A Massachusetts man convicted of shaking and abusing his girlfriend's 2-year-old has been given a new trial. Derek Epps was tried and convicted in 2007 for causing shaken-baby syndrome in 2-year-old Veronica. The Supreme Judicial Court of Massachusetts ruled this month that new knowledge of shaken-baby syndrome calls the previous trial's evidence into question and could change what the court counts as child abuse.
One morning in 2004, Derek Epps and a friend watched over Veronica. The two were alone with the child. Later that day, Veronica's mother (Epps' girlfriend) noticed a dime-sized bump around on of Veronica's eyes. Epps told his girlfriend that the child fell off a chair while eating breakfast. He later told police that Veronica had also fallen down stairs. Veronica's condition continued to worsen during that day, and the 2-year-old became unconscious, started breathing heavily, and began making gurgling noises.
At the trial in 2007, Epps was convicted of child abuse. A pediatrician from Boston Children's' Hospital testified during the trial that Veronica's injuries were consistent with symptoms of shaken-baby syndrome or abusive head trauma. The pediatricians testimony was not contested even though new research at the time had begun to show that these symptoms could not always be caused by shaken-baby syndrome.
Shaken-baby syndrome is a serious form of child abuse that often results in serious or permanent injures for the child. When a child is violently shaken, sensitive, undeveloped and unprotected blood vessels in children's' brains can suffer tears and cause internal bleeding. This causes pressure in the skull to build which results in brain damage, nerve damage, and eye injuries. In the worst cases, shaken-baby syndrome can result in death. Studies by The National Center for Shaken-Baby Syndrome have found that SBS affects about 14,000 children every year in the US. About 30% of these children die from the resulting injuries.
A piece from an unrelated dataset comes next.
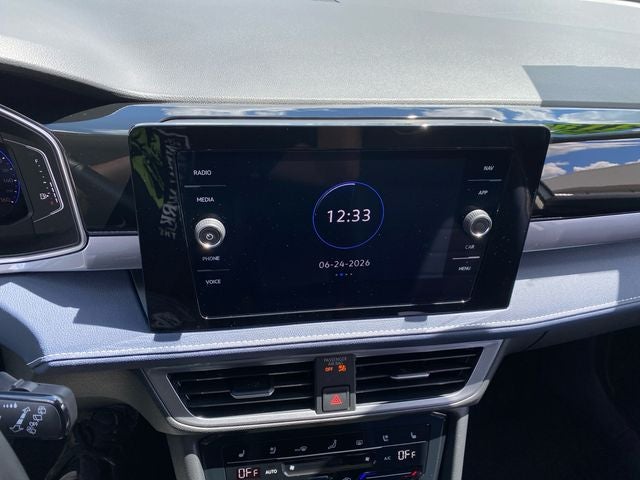 2025 Volkswagen Taos 1.5T SEL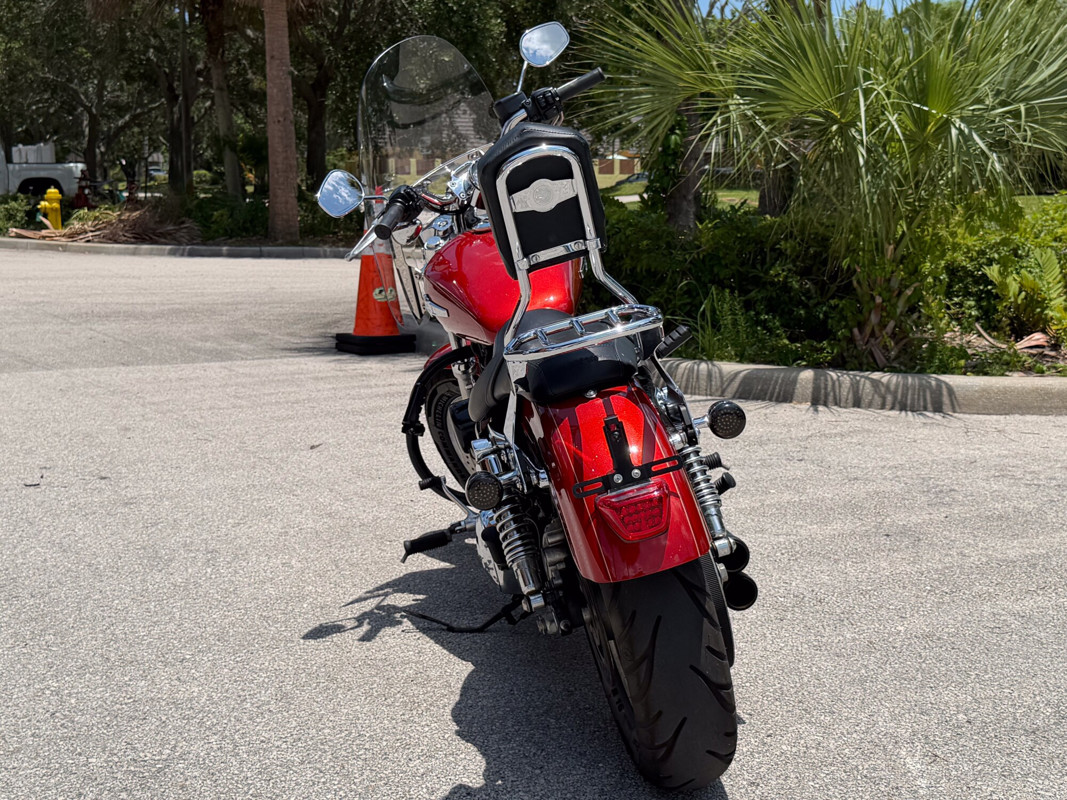 Sportster® 1200 Custom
In reality, SBS affects many more children every year, but most of the cases go unreported and the symptoms are left unnoticed because the children do not always show visual, external injuries.
Symptoms of SBS include:
- Difficulty lifting head
- Trouble breathing
- Inability to smile or make sounds
- Bruising on the head, arms, or chest
- Bulging spots on the forehead or head
- Difficulty focusing
- Uneven pupils
Long-term effects of SBS include disabilities in motor function, speech, learning, perception, and memory along with other mental and emotional disabilities.
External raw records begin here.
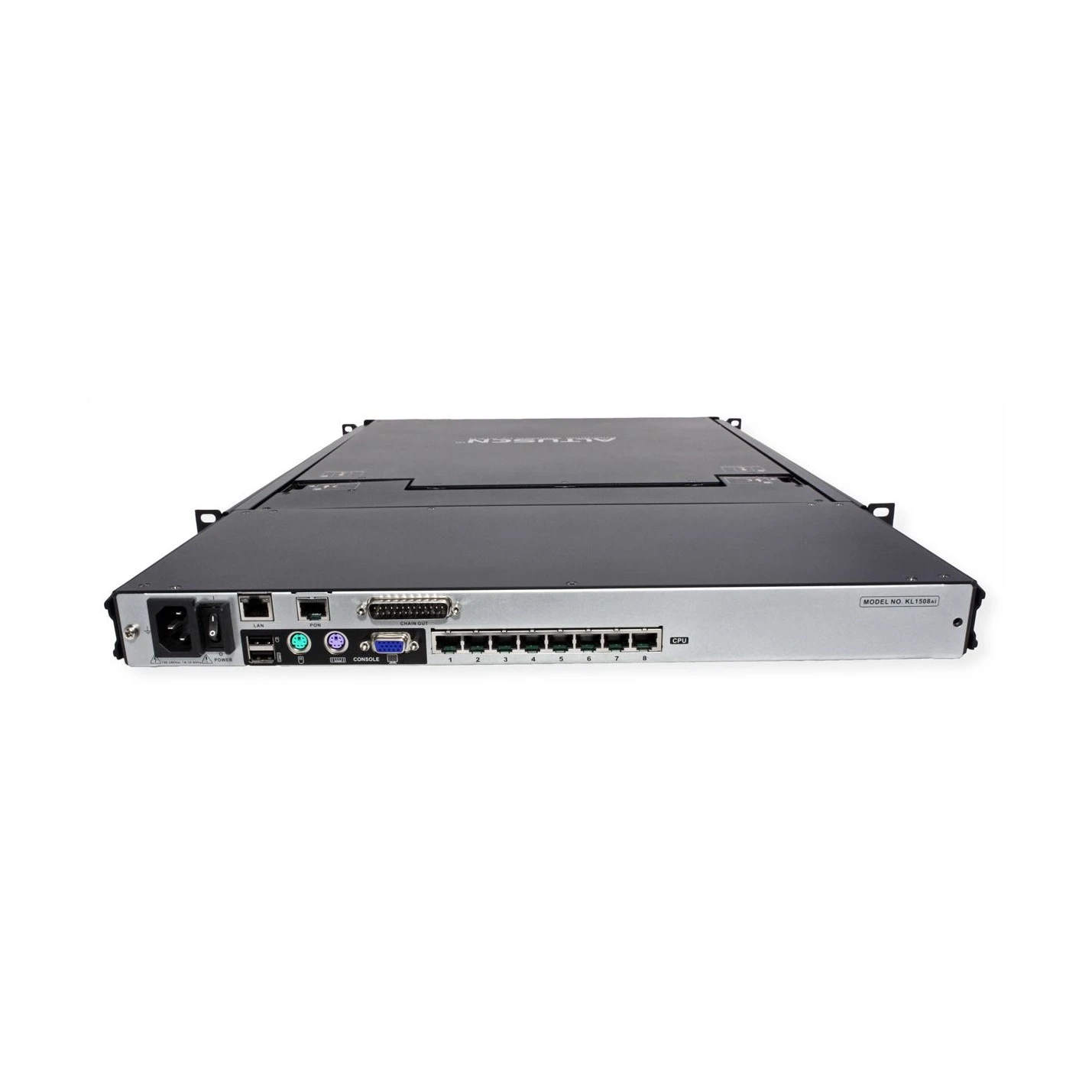 Переключатель KVM ATEN KL1508AiM-AXA-RG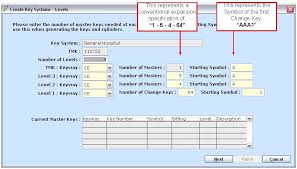 Working With Sitemaster 200 Key Systems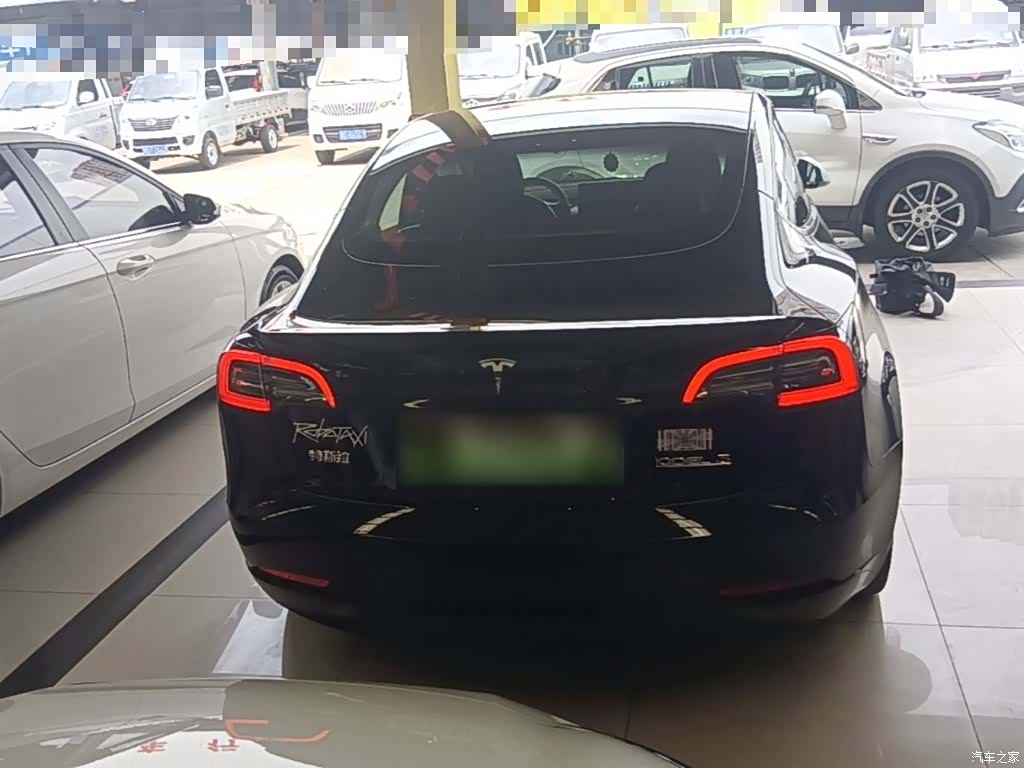 Tesla Model 3, 2022 6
In the past, SBS was determined to be the cause of many brain-trauma injuries in children, but newer scientific research has called into question the ability of even the most violent shaking to cause such severe injuries. Many experts believe it would take physical trauma (like a blow to the head or a fall off a chair) to cause these injuries. In Epp's case, the court is ruling specifically on whether his previous trial lacked the necessary scientific or medical expert testimony that could lead to a sound judgement of child abuse. In other words, the court is looking to see if the testimony of the pediatrician in the previous trial is up to date with current medical knowledge about SBS.
The court has made it clear that they are not making a ruling about Epp's guilt (or innocence) at this time.